PROBLEMA PROPOSTO 1:
Extraia dos registros todas as linhas que contêm a palavra "below".

TRECHO DO TEXTO:
◇ ◇ ◇ ◇ ◇

Corra como uma garota
Esses dias assisti um vídeo em que os entrevistados eram convidados a “correrem como uma garota”. Mulheres, homens e meninos levantavam as mãos e os braços de forma desengonçada. Em seguida, pediram para garotas fazerem o mesmo, e elas simplesmente correram, normalmente. Como é possível termos esse estereótipo tão enraizado? Desde quando a gente começa a aprender que “as meninas isso” e “os meninos aquilo”? Na época da escola eu lembro de evitar correr, porque eu ficaria suada e “imperfeita”.
Em uma das rodas de conversa promovidas pela empresa em que trabalho, em 2024, lembro de um colega comentar sobre a filha e as amigas. Mesmo sendo muito novas, já se arrumavam para ser “a mais bonita” e que estudavam para ser “a mais inteligente”. Como isso começa tão cedo?

◇ ◇ ◇ ◇ ◇

[Registros de imagens e perguntas]
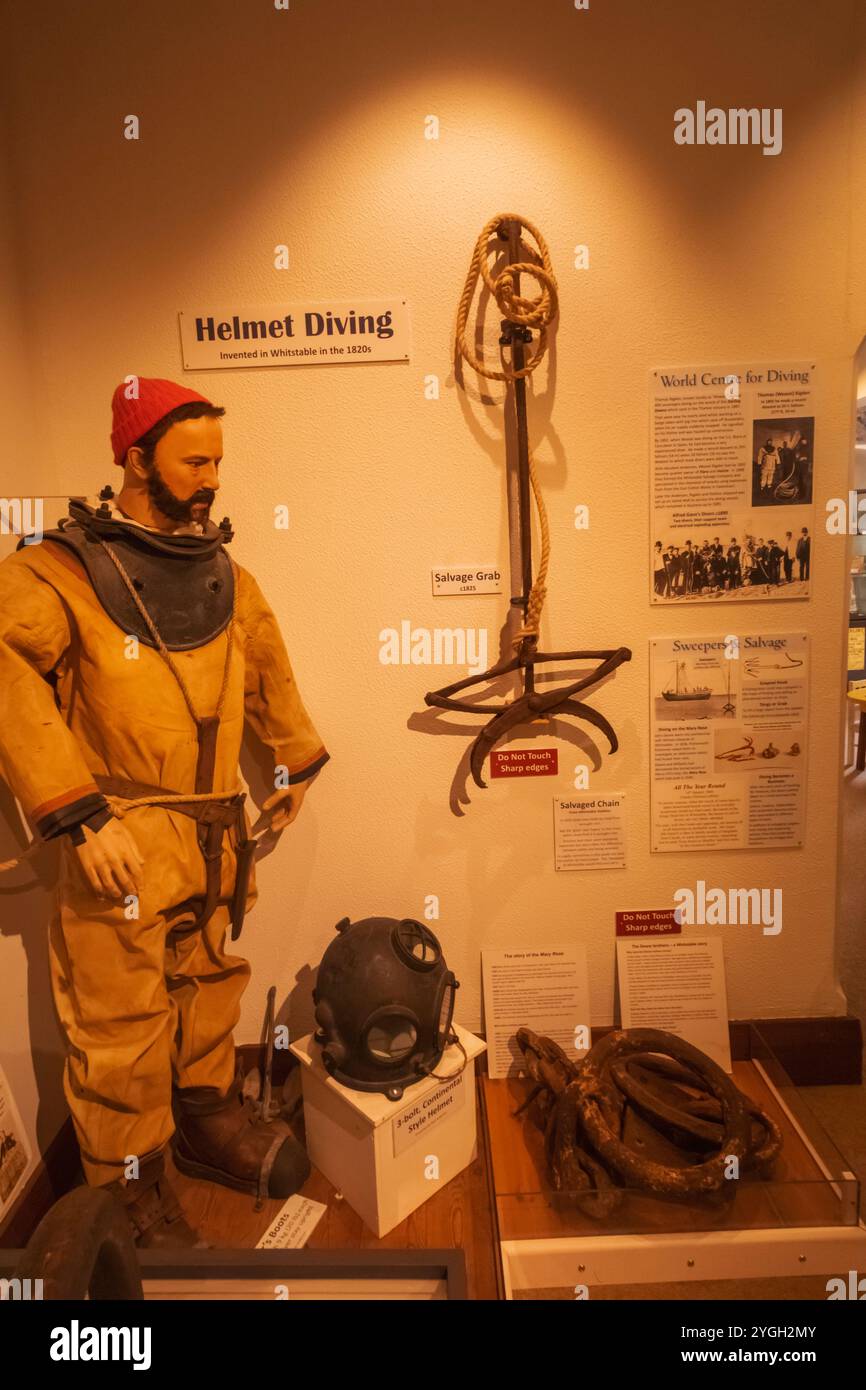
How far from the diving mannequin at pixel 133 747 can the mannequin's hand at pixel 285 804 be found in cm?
16

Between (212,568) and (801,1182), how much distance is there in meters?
1.76

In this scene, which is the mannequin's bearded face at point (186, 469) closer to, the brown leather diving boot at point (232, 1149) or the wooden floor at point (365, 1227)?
the brown leather diving boot at point (232, 1149)

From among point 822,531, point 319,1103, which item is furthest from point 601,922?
point 822,531

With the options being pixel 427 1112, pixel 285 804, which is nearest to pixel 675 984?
pixel 427 1112

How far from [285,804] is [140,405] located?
95 cm

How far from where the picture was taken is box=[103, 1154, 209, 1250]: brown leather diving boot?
1781mm

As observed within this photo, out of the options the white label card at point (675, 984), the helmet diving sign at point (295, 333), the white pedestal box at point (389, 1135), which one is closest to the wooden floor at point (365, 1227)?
the white pedestal box at point (389, 1135)

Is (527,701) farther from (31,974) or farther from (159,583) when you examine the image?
(31,974)

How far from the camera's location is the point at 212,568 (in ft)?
5.88

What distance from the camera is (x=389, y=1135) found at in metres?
1.83

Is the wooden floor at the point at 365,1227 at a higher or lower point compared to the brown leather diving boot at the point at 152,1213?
lower

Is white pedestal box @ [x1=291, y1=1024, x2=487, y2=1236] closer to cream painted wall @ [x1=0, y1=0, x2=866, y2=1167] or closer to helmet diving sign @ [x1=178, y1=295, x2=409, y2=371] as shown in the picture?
cream painted wall @ [x1=0, y1=0, x2=866, y2=1167]

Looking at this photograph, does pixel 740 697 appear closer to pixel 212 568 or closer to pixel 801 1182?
pixel 801 1182

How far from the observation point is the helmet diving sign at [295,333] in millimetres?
1986
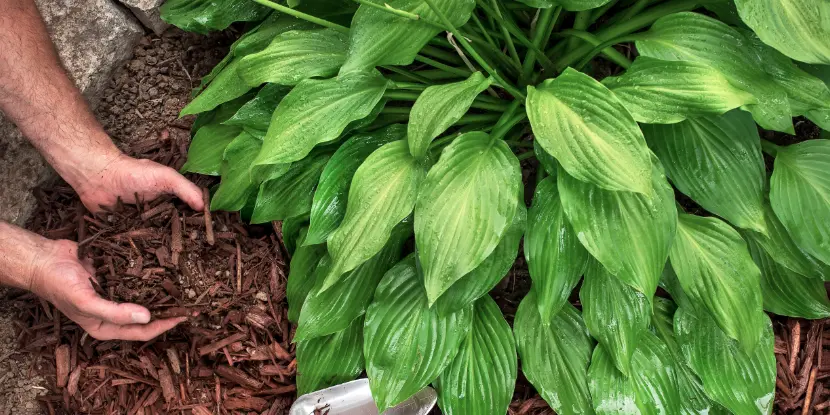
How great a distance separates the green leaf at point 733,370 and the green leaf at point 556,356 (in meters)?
0.24

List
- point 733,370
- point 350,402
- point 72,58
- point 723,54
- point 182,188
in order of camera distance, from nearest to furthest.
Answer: point 723,54 < point 733,370 < point 350,402 < point 182,188 < point 72,58

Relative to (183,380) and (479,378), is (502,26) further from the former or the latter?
(183,380)

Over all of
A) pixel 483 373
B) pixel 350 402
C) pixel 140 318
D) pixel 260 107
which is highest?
pixel 260 107

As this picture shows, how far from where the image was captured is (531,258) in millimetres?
1210

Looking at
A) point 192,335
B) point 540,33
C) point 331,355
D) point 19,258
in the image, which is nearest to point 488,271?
point 331,355

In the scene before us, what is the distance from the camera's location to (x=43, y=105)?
1.55 m

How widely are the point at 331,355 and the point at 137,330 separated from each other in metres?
0.45

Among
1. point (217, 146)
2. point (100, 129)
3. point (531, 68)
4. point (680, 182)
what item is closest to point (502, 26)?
point (531, 68)

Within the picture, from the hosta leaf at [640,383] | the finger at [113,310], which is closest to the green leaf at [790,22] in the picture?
the hosta leaf at [640,383]

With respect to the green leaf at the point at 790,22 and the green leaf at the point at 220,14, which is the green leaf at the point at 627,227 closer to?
the green leaf at the point at 790,22

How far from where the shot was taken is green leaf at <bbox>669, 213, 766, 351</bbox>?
1.19 meters

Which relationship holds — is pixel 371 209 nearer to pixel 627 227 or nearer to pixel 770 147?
pixel 627 227

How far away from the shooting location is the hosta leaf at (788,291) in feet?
4.36

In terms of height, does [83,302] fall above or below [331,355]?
above
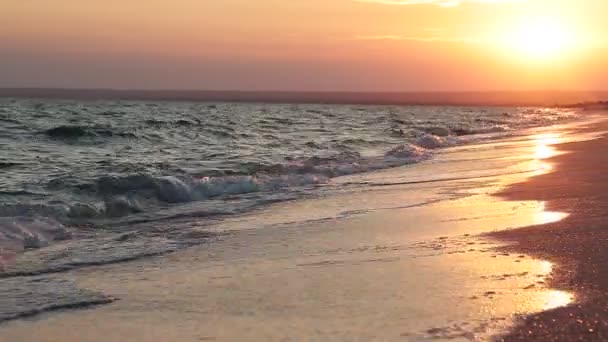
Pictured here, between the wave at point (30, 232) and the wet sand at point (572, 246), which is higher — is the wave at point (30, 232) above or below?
below

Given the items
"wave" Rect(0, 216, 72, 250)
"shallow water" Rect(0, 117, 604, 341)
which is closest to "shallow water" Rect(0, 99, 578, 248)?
"wave" Rect(0, 216, 72, 250)

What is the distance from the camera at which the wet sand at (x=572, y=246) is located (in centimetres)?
397

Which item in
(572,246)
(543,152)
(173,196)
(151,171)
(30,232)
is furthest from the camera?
(543,152)

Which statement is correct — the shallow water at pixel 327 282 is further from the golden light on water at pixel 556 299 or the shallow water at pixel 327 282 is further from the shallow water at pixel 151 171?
the shallow water at pixel 151 171

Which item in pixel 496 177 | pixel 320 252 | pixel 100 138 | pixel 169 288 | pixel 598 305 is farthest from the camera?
pixel 100 138

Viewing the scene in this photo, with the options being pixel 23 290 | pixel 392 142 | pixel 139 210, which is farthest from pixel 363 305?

◇ ◇ ◇ ◇ ◇

PROBLEMA PROPOSTO 2:
Reescreva de forma mais concisa o parágrafo do texto sobre estereótipos de gênero que começa com "Em uma das rodas de conversa", mantendo os fatos principais.

RESPOSTA COMPLETA 1:
In terms of height, does [83,302] fall above or below [331,355]?
Pictured here, between the wave at point (30, 232) and the wet sand at point (572, 246), which is higher — is the wave at point (30, 232) above or below?
below

RESPOSTA COMPLETA 2:
Em 2024, numa roda de conversa promovida pela empresa onde trabalho, um colega contou que a filha e as amigas, ainda muito novas, já se arrumavam para ser "a mais bonita" e estudavam para ser "a mais inteligente". Como isso começa tão cedo?